Na verdade, Sua Eminência quis esconder tudo. De início, declarou que jamais usara o Breguet com que fora presenteado – não lembrava quando nem por quem – e que qualquer foto sugerindo o contrário só poderia ser obra de algum manipulador de imagem, com o intuito de comprometê-lo. Quando a verdade veio à tona, a Igreja Russa achou prudente reconhecer a fraude, classificada como “erro técnico”. Apresentou também um pedido formal de desculpas e reintroduziu a foto original no site da entidade com o Breguet no devido lugar.
Tarde demais. A essa altura uma comunidade de blogueiros já se divertia criando múltiplas versões da imagem adulterada. Uma das mais apreciadas eliminou por completo o patriarca, deixando apenas o relógio, e seu incômodo reflexo, na reluzente mesa. Uma outra derreteu a imagem do Breguet sobre o conhecido quadro de Salvador Dalí, A Persistência da Memória.
A tentativa de camuflar a realidade reacendeu o desconforto dos russos ortodoxos com o apreço da alta cúpula do Patriarcado por objetos de luxo. Um dos bispos locados na cidade de Kazan, por exemplo, revelou-se apegado a uma BMW, uma Mercedes, três apartamentos e uma casa de campo. O próprio primaz, que seria dono de dois Cadillacs, havia se encalacrado quando vazaram elogios que fez a roupas de costureiros italianos e exaltações às qualidades de um Breguet. Nisso, não terá sido o primeiro. As peças que começaram a ser produzidas no ateliê do francês A.L. Breguet, no século XVIII, ornaram os coletes do rei Luís XVI, encantaram Maria Antonieta e inspiraram a literatura de Stendhal, Balzac e Victor Hugo. Winston Churchill e Arthur Rubinstein também foram apreciadores da marca.
É pouco provável que a admissão de culpa do Patriarcado abafe o debate em torno do papel atual da Igreja Ortodoxa na sociedade da Rússia. No decorrer das últimas décadas a relação da instituição com o Kremlin tem se estreitado e o endosso oficial dado por Cirilo I à candidatura de Vladimir Putin nas eleições de março passado não agradou a todos.
Os detratores do mais alto hierarca da Igreja Russa aproveitam o momento para desenterrar uma acusação surgida no início dos anos 90, pouco após a queda do regime comunista.

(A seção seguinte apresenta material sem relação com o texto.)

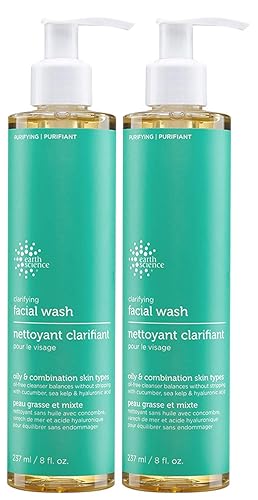 EARTH SCIENCE - Gentle Clarifying Facial Wash For Oily, Combination Skin Types (2pk, 8 fl. oz.) Beauty & Personal Care Earth Science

Antes de se tornar primaz, Cirilo I teria mantido vínculos amigáveis com a KGB durante o período soviético. Atendia então pelo codinome de Mikhailov” (seu nome de batismo é Vladimir Mikhailovich Gundyayev).
Agora, com o caso Breguet, internautas pós-comunistas podem brincar à vontade com a arte da manipulação que moldou o seu passado. Um dos mais completos registros da história soviética sob o prisma da alteração de imagens está compilado no Newseum, de Washington. Intitulada The Commissar Vanishes (O Sumiço do Comissário, em tradução livre), uma exposição montada pelo pioneiro museu americano da notícia explorou o uso de falsidades fotográficas na URSS entre 1929 e 1953.
Pelo menos nesse ramo, a Igreja Ortodoxa Russa ainda tem bastante a aprender.